== Input data ==

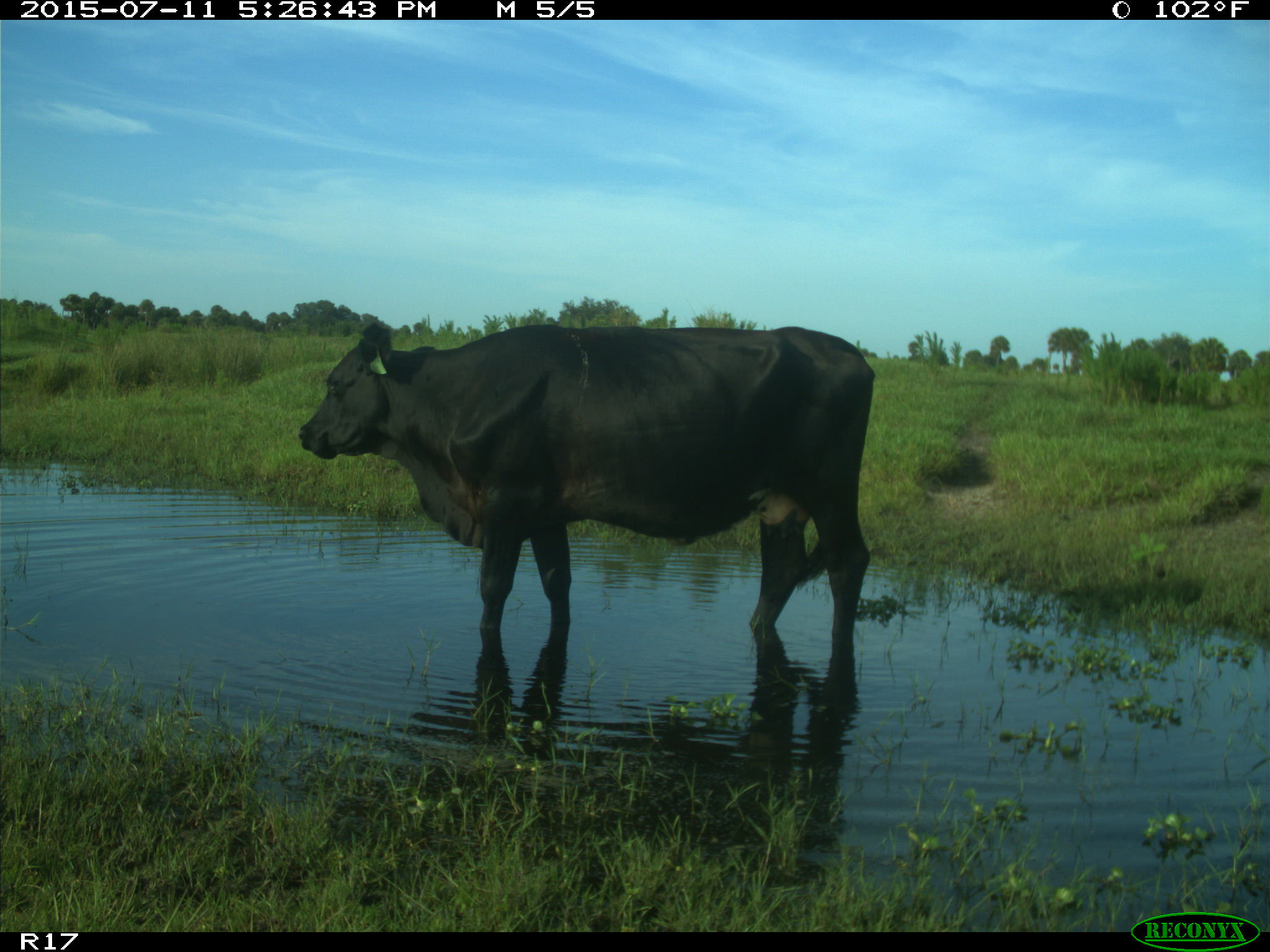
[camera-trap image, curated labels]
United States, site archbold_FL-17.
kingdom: Animalia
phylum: Chordata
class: Mammalia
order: Artiodactyla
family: Bovidae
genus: Bos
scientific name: Bos taurus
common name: domestic cow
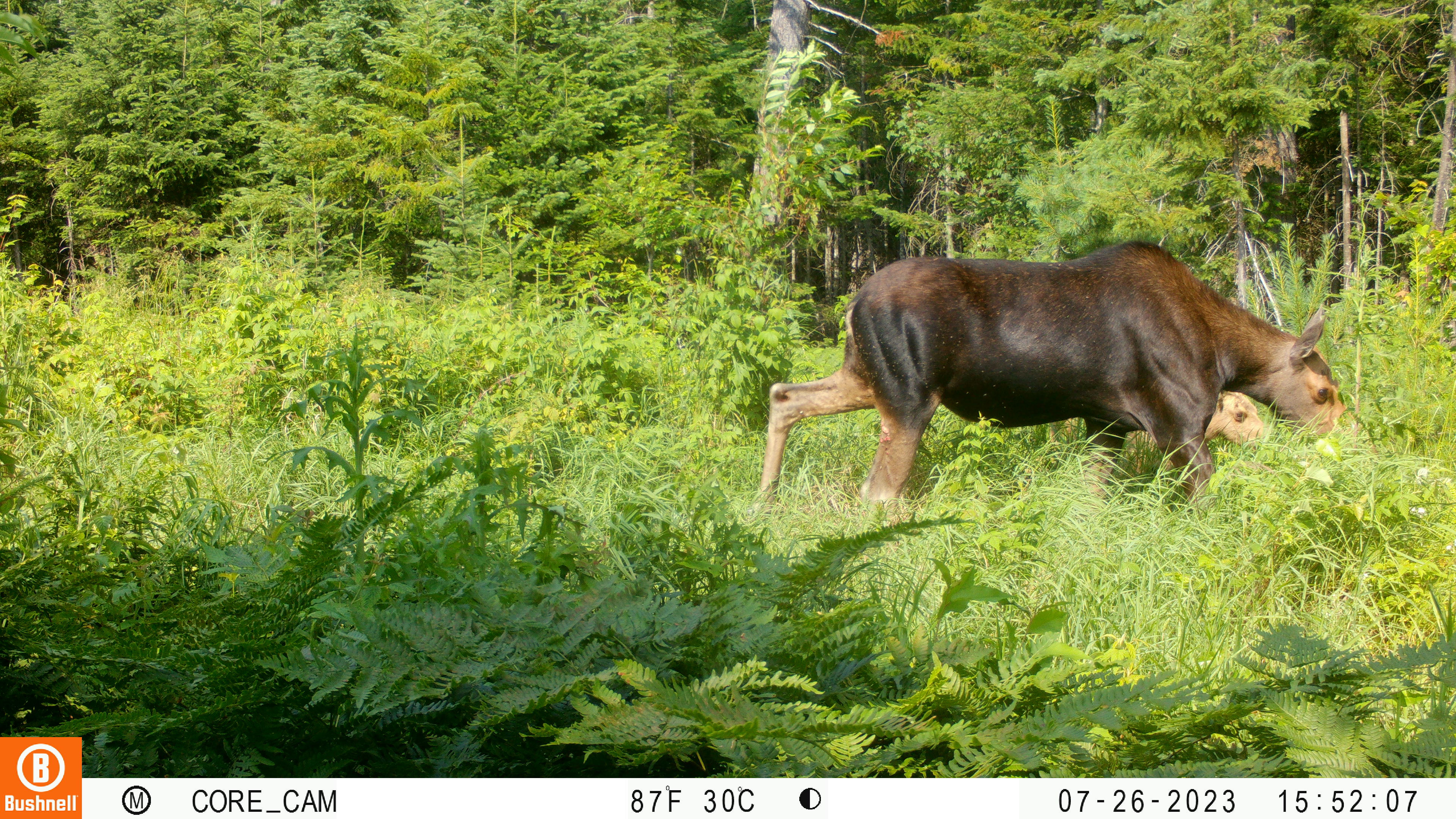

===

__Work item__.
Restate the records word for word, omitting images.

__Result of the task__.
[camera-trap image, curated labels]
United States, site archbold_FL-17.
kingdom: Animalia
phylum: Chordata
class: Mammalia
order: Artiodactyla
family: Bovidae
genus: Bos
scientific name: Bos taurus
common name: domestic cow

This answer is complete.